Subutai emekli olduğunda 32 millete boyun eğdirmiş ve bilinen dünyanın büyük bir kısmını atının nalları altında çiğnemişti. Asya’dan Avrupa’ya uzanan seferleri ona, dünya üzerinde en fazla toprak ele geçiren general ünvanını kazandırmıştı. Girdiği her savaştan galip çıkmış, hayatı boyunca hiç yenilgi yüzü görmemişti. Yenilikçi bir komutan olarak kuşatma aletlerini meydan savaşlarında kullanmayı denemiş, çığır açan stratejik hamle ve taktikleri ardılları tarafından yüzyıllar boyunca kullanılmaya devam etmiştir. Subutai Tuva Türklerinden olduğu düşünülen, Urankay kabilesine mensup Çarçuday adında bir demircinin oğluydu. Tıpkı ağabey Çelme gibi, erken yaşlarda kabilesinin yaşam alanı olan Sibirya ormanlarından ayrılmış ve Cengiz Han’ın ordusuna katılmıştı. İlk yıllarda Han’ın kapı koruması olarak görevlendirilmiş fakat talihi 1197 yılında Merkitler üzerine yapılan seferle birlikte değişmeye başlamıştı. Genç komutan ilk kez bu seferde bağımsız komuta şansa elde etmişti. Aynı sefer sırasında Merkit kampına casus olarak sızmış ve zaferin kazanılmasında büyük rol oynamıştı. Kaynaklar 1204 yılında Naiman kabilesi üzerine yapılan askeri seferde öncü birlik komutanı olarak görev yaptığını bildirmektedir. Bundan sonra 1227 yılına kadar Cengiz Han ve ardından oğlu Ögedey tarafından yürütülen Çin seferlerine katılmış ve önemli başarılar elde etmişti. Zamanla Cengiz Han’ın ilgisi Orta Asya’ya yönelmeye başladı.

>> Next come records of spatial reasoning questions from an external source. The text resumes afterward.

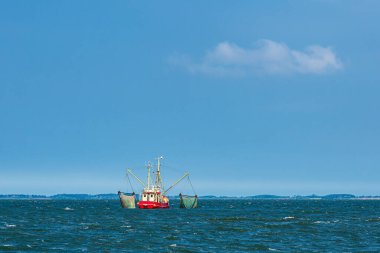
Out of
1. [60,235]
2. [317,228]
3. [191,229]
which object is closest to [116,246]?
[60,235]

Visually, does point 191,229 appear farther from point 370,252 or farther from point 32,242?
point 370,252

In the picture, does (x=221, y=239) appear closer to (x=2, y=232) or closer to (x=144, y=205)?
(x=2, y=232)

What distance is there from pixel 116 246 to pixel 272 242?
1773cm

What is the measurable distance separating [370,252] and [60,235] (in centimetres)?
3722

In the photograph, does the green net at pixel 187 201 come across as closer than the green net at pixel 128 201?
No

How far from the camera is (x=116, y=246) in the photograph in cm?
6900

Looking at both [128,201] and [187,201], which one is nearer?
[128,201]

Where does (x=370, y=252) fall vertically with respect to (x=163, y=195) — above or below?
below

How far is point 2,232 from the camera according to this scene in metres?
86.0

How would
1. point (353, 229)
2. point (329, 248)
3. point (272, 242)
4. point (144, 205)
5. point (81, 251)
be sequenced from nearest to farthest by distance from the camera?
point (81, 251) < point (329, 248) < point (272, 242) < point (353, 229) < point (144, 205)

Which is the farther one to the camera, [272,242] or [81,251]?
[272,242]

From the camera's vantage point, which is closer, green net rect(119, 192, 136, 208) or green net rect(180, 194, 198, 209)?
green net rect(119, 192, 136, 208)

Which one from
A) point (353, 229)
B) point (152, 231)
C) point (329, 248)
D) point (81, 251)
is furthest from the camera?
point (353, 229)

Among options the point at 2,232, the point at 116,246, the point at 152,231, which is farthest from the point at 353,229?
the point at 2,232
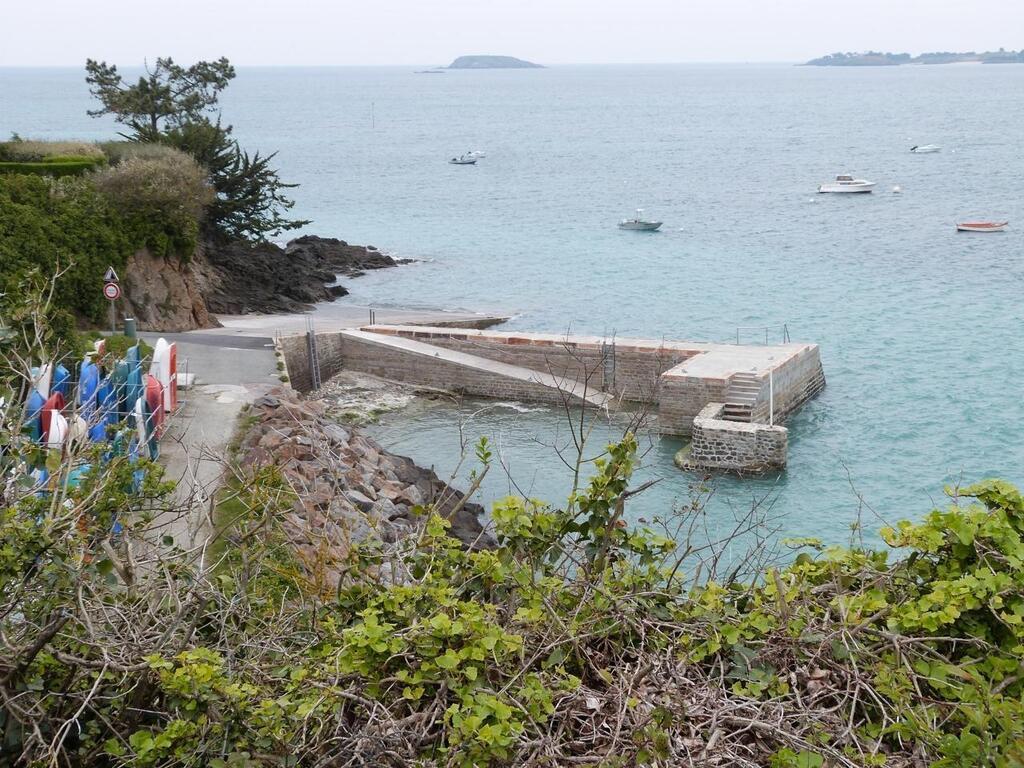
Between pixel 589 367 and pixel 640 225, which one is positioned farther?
pixel 640 225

Onun emriyle harekete geçen Subutay 1217 ve 1219 yıllarında Merkitleri ve onların müttefiki olan Kumankıpçak Federe Birliklerini yenilgiye uğrattı. Moğolların Asya’nın merkezine doğru harekete geçmiş olmaları onları en nihayetinde Muhammed Harzem Şah ile karşı karşıya getirdi. 1219-1220 yıllarında Moğollar başta Buhara, Otrar ve Semerkant gibi Orta Asya’nın önemli şehirlerini yerle bir ettiler.
Muhammed Harzem Şah her ne kadar Moğol saldırılarına karşı koymaya çalıştıysa da en sonunda ülkesini terk ederek Hazar denizindeki bir adaya sığınmak zorunda kaldı. Subutay ve Cebe, Cengiz Han tarafından onu takip etmekle görevlendirilmişlerdi. Ancak Şah’ın sığındığı adada ani bir şekilde ölmesiyle bu görev bir keşif seferine dönüşmüştü. Bundan sonra Moğol fırtınası Kafkaslara yönelmiş, önce Gürcüler ardından ise Kıpçaklarla desteklenmiş Rus birlikleri yenilgiye uğratılmıştı. 1223 yılında tamamlanan bu sefer Moğollara yeni toprak kazandırmamışsa da Subutay’ın Avrupa halkları hakkında bilgi edilmesini sağlamıştı. 1238’de Don Nehri’ni geçen Subutay, 1240 yılına kadar geçen süre boyunca Rusya’nın büyük bir bölümünü ele geçirdi. 1241 yılının başlarında Moğollar beş farklı bölgeden Avrupa içlerine ilerlemeye başladı. Legnika ve Mohi savaşlarında leh birlikleriyle desteklenmiş olan Macar orduları arda ardına yenilgiye uğratıldı. Moğolların durmaya niyeti yoktu. Ancak 1242 yılında Ögede’in ölüm haberinin karargaha ulaşmasıyla ordu Muallistan’a geri dönmek zorunda kaldı. Han’ın ölüm haberini aldığında Subutay, Kutsal Roma-German İmparatorluğu’nu istila etmenin planlarını yapıyordu. Ancak bu yeni gelişme bütün planlarını alt üst etmişti. 1246 ve 1247 yıllarında son karnedanı üzerine başarılı seferler yürüten Subutay, bu seferlerin ardından emekli olarak Tuğul Nehri kıyısına yerleşti. Burada huzur içinde öldüğünde 72 ya da 73 yaşındaydı. Ölümü başta Çin olmak üzere birçok ülkede sevinçle karşılanmıştı. Buna karşın Orta Asya’nın göçebe halklarının hafızasında Subutay her zaman kendine yer bulmayı başarı çaktı. Cengiz Han’ın Türk ve Moğol komutanları onu zaferden zafere taşımış, Asya’dan Avrupa’ya uzanan geniş arazi üzerinde onun için at koşturmuş, düşmanla çarpışmış oluk oluk kan dökmüşlerdi. Onlar şiddetle şekillenmiş, kaba kuvvetle yoğrulmuş bir çağın en acımasız savaşçılarıydılar. Uğruna çarpıştıkları imparatorluk birkaç yüzyıl içinde paramparça olmuş tarihin tozlu sayfalarına gömülmüştü.
Yine de onların başarıları bu tozlu sayfalara işlenmiş olan Moğol tarihinin en çarpıcı bölümüne oluşturmuştu.